─── SUPPLIED RECORDS ───

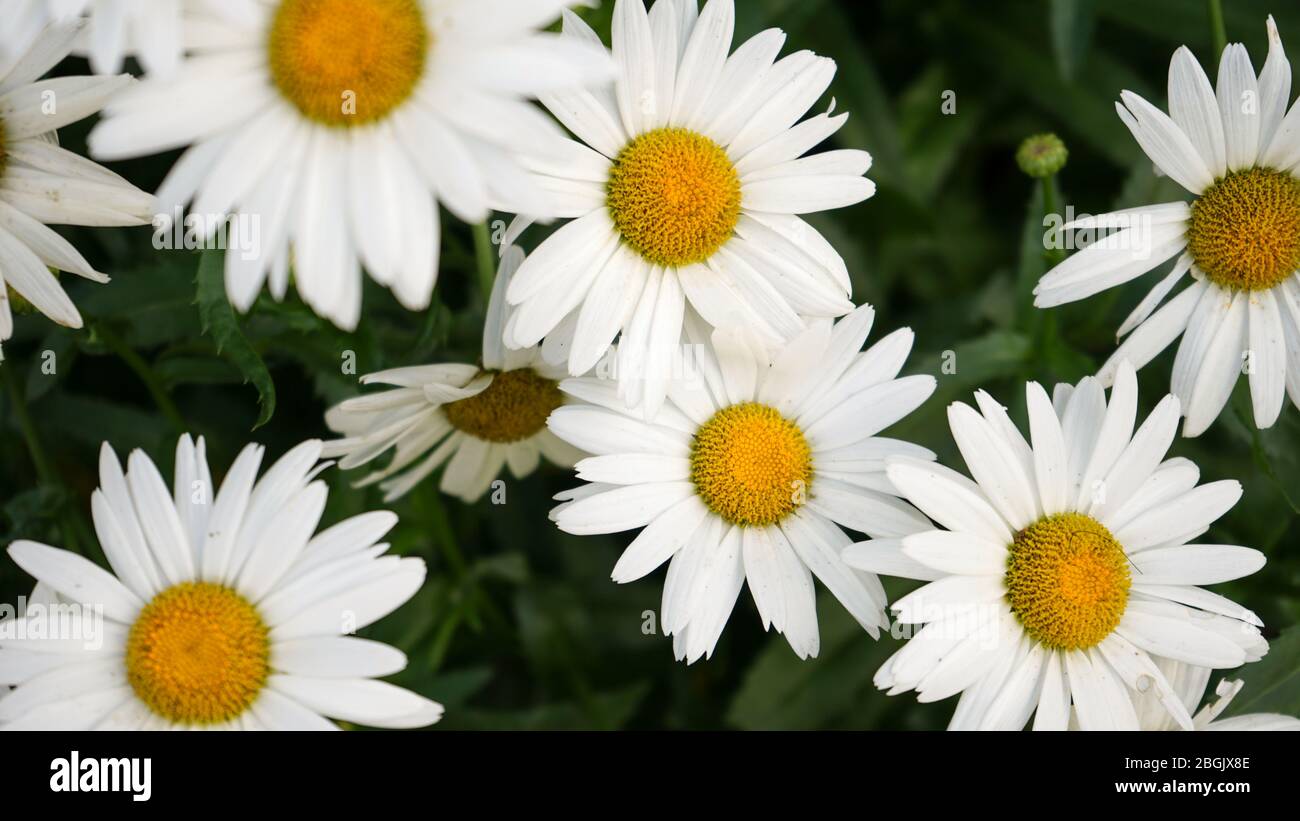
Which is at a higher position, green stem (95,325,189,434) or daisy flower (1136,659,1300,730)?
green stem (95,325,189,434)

───
─── SUPPLIED RECORDS ───

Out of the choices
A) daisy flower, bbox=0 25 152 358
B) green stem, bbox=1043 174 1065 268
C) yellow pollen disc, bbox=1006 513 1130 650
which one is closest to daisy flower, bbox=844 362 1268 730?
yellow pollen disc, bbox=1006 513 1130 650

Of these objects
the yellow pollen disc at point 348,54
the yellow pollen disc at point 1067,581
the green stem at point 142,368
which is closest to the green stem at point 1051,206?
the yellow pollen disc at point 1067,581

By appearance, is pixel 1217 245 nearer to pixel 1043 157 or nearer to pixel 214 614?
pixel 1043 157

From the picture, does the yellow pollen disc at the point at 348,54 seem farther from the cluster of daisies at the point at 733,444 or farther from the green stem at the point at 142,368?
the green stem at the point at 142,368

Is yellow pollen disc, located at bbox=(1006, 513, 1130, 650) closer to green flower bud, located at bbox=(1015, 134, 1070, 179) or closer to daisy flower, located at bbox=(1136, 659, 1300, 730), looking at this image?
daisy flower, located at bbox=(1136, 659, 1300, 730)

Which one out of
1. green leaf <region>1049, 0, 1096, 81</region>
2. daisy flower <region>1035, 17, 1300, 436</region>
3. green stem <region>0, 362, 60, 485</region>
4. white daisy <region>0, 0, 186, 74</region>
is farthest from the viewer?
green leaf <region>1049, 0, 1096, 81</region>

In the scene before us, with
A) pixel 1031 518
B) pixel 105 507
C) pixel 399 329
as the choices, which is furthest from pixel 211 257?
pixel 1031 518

───
─── SUPPLIED RECORDS ───

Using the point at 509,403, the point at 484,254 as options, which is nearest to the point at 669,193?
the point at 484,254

───

_DIRECTION_. Please state how many of the rows above contain the string "located", giving only the number.

_OUTPUT FOR THIS EXERCISE_. 2